====== Passage shown

MongoDB, Part Two

Lecture 17 — Data Engineering — Spring 2015

March 10, 2015

Credit Where Credit Is Due

Overview

  • More on Compound Indexes
  • Full-Text Indexes
  • Geospatial Indexes
  • MapReduce

Indexes

  • Last Lecture: Motivated the Use of Indexes
    • Can greatly reduce the number of documents that need to be examined to satisfy a query
    • Indeed, is required in order to sort large collections due to the 32MB limit on in-memory sorting
  • Lot to Learn: We ended with an example where a compound index could not be used to sort its collection in reverse

Terminology

  • Index Cardinality
    • Refers to the number of possible values for an indexed field
    • A field like employment status has low cardinality since it has two values: yes/no.
    • A field like name has high cardinality since each document might have a different value for that field
    • In general, you want indexes on high cardinality fields
      • They have the greatest potential for reducing a query down to a small number of documents

More on Compound Indexes

  • Compound Indexes can be difficult to get right
    • But they are absolutely crucial for performance reasons
  • The key concern is understanding what queries your application makes all the time and then building indexes that match the structure of those queries

Sort Order (1)

  • Last time, we had created a compound index that looked like this:
    • db.tweets.ensureIndex({'user.created_at': 1, 'created_at': -1});
  • This indexes a set of tweets
    • first by the date each user joined Twitter (ascending)
    • and then each user's tweets are sorted from most recent to least recent (descending)

Sort Order (2)

  • Given this index: {'user.created_at': 1, 'created_at': -1}
  • We can sort like this:
    • db.tweets.find().sort({'user.created_at': 1, 'created_at': -1})
  • But we can't sort like this:
    • db.tweets.find().sort({'user.created_at': -1, 'created_at': -1})
  • We get an out-of-memory error

Sort Order (3)

  • It looks like we reversed the sort, but we didn't
    • To truly reverse it, we have to imagine multiplying each part of the compound index by -1
  • So this is the reverse sort of the original:
    • db.tweets.find().sort({'user.created_at': -1, 'created_at': 1})

============
====== Information shown

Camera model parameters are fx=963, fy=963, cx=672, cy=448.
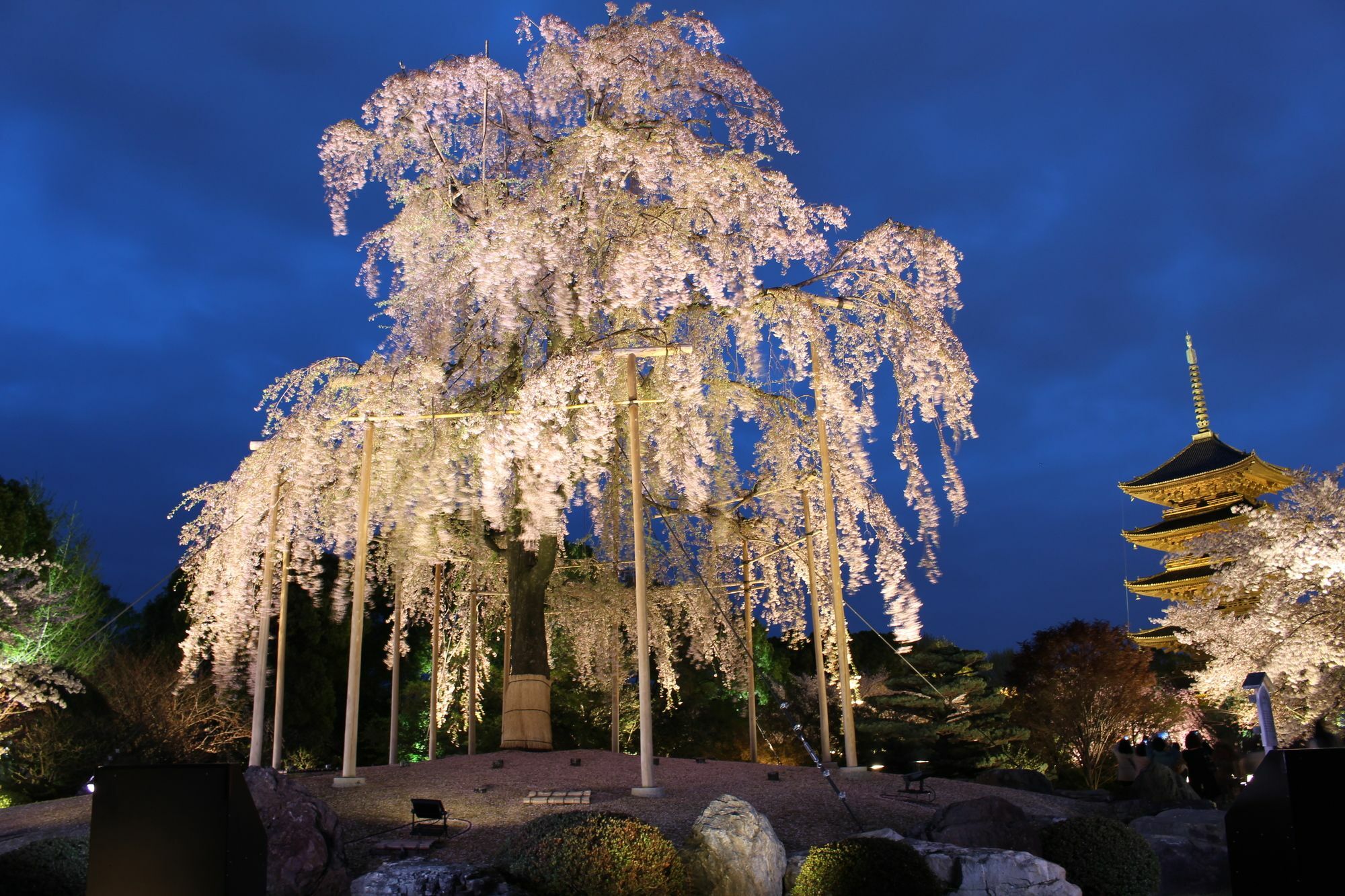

============

Actions to take:
- a) List every topic named in the Overview of the MongoDB lecture notes.
- b) Print the stretch of the MongoDB lecture notes from "Sort Order (2)" through "Sort Order (3)".

Solutions to each task:
- a)
More on Compound Indexes
Full-Text Indexes
Geospatial Indexes
MapReduce

- b)
Sort Order (2)

  • Given this index: {'user.created_at': 1, 'created_at': -1}
  • We can sort like this:
    • db.tweets.find().sort({'user.created_at': 1, 'created_at': -1})
  • But we can't sort like this:
    • db.tweets.find().sort({'user.created_at': -1, 'created_at': -1})
  • We get an out-of-memory error

Sort Order (3)